##### PAGE TEXT
When you sell a home in California, you are involved in a transaction that exchanges hundreds of thousands of dollars (sometimes millions). It is understandable, then, that a lot of paperwork is involved in this transaction. And, of course, taxes.
Taxes are not an area where you want to cut corners. Every T should be crossed and every I should be dotted. Your listing agent can help you through a lot of the process as they will be familiar with the local laws and procedures, and will likely even know the names of the best local offices to contact for handling everything that comes up while selling your home.
It’s always good to have an idea of what’s ahead of you, so let’s go over some things that will come up while you are selling a home in California.
- The Seller Must Disclose Any Property Defects
- Everything Will Need to Be Handled in Writing
- You May Need to Pay a Transfer Tax
- What About Property Taxes?
- The Capital Gains Tax in California
- Don’t fret too soon about this, as there are exemptions!
- How to Figure Out Your Capital Gain
- Don’t Let the Paperwork Overwhelm You
- 📞 Have Questions? Ask The Chris Eckert Real Estate Team
The Seller Must Disclose Any Property Defects
California has laws that make it clear sellers are required to disclose any known defects on the property.
A seller who fails to disclose things may face severe penalties later if you’re found liable, so disclosure of anything that affects the property’s potential desirability is essential.
If you’re unsure about something, discuss it with your real estate agent. It’s likely they’ll tell you that if it’s iffy, you should disclose it to be safe.
In California, you will fill out a Transfer Disclosure Statement form to disclose any important information.
Everything Will Need to Be Handled in Writing
All real estate transactions require paperwork. To make sure things are handled correctly, the state of California has real estate laws that require everything be handled in writing.
This protects the seller from liability down the road and makes everything clear, so that you can handle the sale of your property and be done with it, as opposed to handling lawsuits about miscommunication down the road.
Find a real estate agent you trust, and they’ll be able to walk you through the procedures for selling your property. They can handle the paperwork, refer you to a real estate lawyer, and inform you of taxes and other concerns you’ll need to deal with along the way.
You May Need to Pay a Transfer Tax
When the property is officially transferred from a seller to a buyer in California, there will be a document recorded at the county recorder’s office.
This document details the changed ownership of the property. When this document is submitted, there will be a tax for the transfer of ownership known as the transfer tax.
This tax is typically paid to the county but also sometimes the city depending on where you are located. The cities of Los Angeles, Riverside, and San Francisco collect their own city transfer taxes.
##########
EXERCISE SET =
1. Using the text on selling a home in California, answer these:
(a) What form does a seller fill out to disclose important information?
(b) At what office is the document showing the change in ownership recorded?
(c) Which cities collect their own city transfer taxes?
2. Please extend the text on selling a home in California, picking up right after its last sentence.
##### EXTRACTED ENTRIES
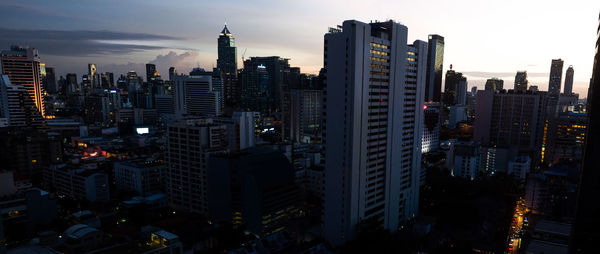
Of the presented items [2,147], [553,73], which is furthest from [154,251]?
##########
##### EXTRACTED ENTRIES
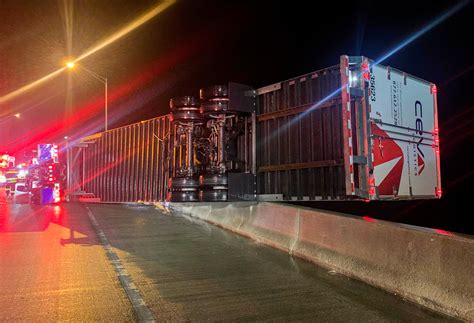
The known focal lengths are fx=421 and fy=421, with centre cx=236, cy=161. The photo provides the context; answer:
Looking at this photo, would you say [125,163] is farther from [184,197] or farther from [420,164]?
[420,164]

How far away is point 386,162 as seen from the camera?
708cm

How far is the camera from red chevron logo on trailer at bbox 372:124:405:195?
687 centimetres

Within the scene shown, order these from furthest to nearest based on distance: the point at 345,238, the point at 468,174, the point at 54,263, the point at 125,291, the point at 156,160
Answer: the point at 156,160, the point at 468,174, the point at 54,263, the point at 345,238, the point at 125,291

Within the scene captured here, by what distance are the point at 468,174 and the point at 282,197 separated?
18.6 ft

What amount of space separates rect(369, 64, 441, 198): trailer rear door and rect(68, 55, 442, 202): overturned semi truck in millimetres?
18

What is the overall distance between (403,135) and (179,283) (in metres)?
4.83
##########
PER-TASK ANSWERS =
1.
(a) A Transfer Disclosure Statement.
(b) The county recorder's office.
(c) Los Angeles, Riverside, and San Francisco.

2.
You will need to check with your local real estate broker, or the city, to find out whether your city has a transfer tax and how much that tax is.
As is typical for closing costs, it is negotiable who will pay the transfer tax. That being said, there are industry standards in different regions. In northern California, it’s usually the buyer who pays for the transfer tax.
In southern California, it is usually the seller who pays. Your listing agent will be able to tell you what is standard in your area.
What About Property Taxes?
As a homeowner, you have been paying property taxes every year. Depending on the time of year, you may have paid property taxes in advance or have unpaid property taxes.
This can be negotiated with the buyer during selling. If you have unpaid property taxes, they can be pro-rated until the end of escrow. If you have paid in advance, you can negotiate with the buyer to credit you a pro-rated amount from the date of sale.
The Capital Gains Tax in California
A capital gains tax charges you on the difference between the amount you paid for an asset (this is known as the basis) and what you sell the asset for.
This tax can apply to several different kinds of investments, like stocks and bonds, or assets like boats, cars, and real estate. The amount you gained between the time you bought the property and the time you sold it is your capital gain.
The IRS charges you a tax on your capital gains and so does the state of California through the Franchise Tax Board, also known as the FTB.
Don’t fret too soon about this, as there are exemptions!
For single taxpayers, the exemption is $250,000. Married taxpayers have double the exemption amount for a $500,000 exemption.
This means that if you bought a home for $300,000 and sold it for $900,000, you would have a capital gain of $600,000. But if you’re married, your exemption is for $500,000 of that amount, so you would have a capital gain of $100,000 that you would need to pay taxes on.
There are a few things that can disqualify you from the capital gains exemption. For example, if the house wasn’t your primary residence. If this is an investment property or a second home, you won’t qualify for the exemption from the capital gains tax.
Other things that might disqualify you from the exemption:
- In the five years before you sold the property, you didn’t live in it for at least two of those years. If you are in the military, disabled, or in the intelligence community, then this rule doesn’t affect you. You still qualify for the exemption.
- You owned the house for less than two years.
- You are paying expatriate tax.
- You bought the house through a 1031 exchange in the past five years.
How to Figure Out Your Capital Gain
To figure out your capital gain, a few pieces of information are needed.
These include the original price you purchased the home for, the commissions you paid at that time, the current purchase price of the home, and any home improvements made during the time you owned the home. You will need to have receipts for these costs.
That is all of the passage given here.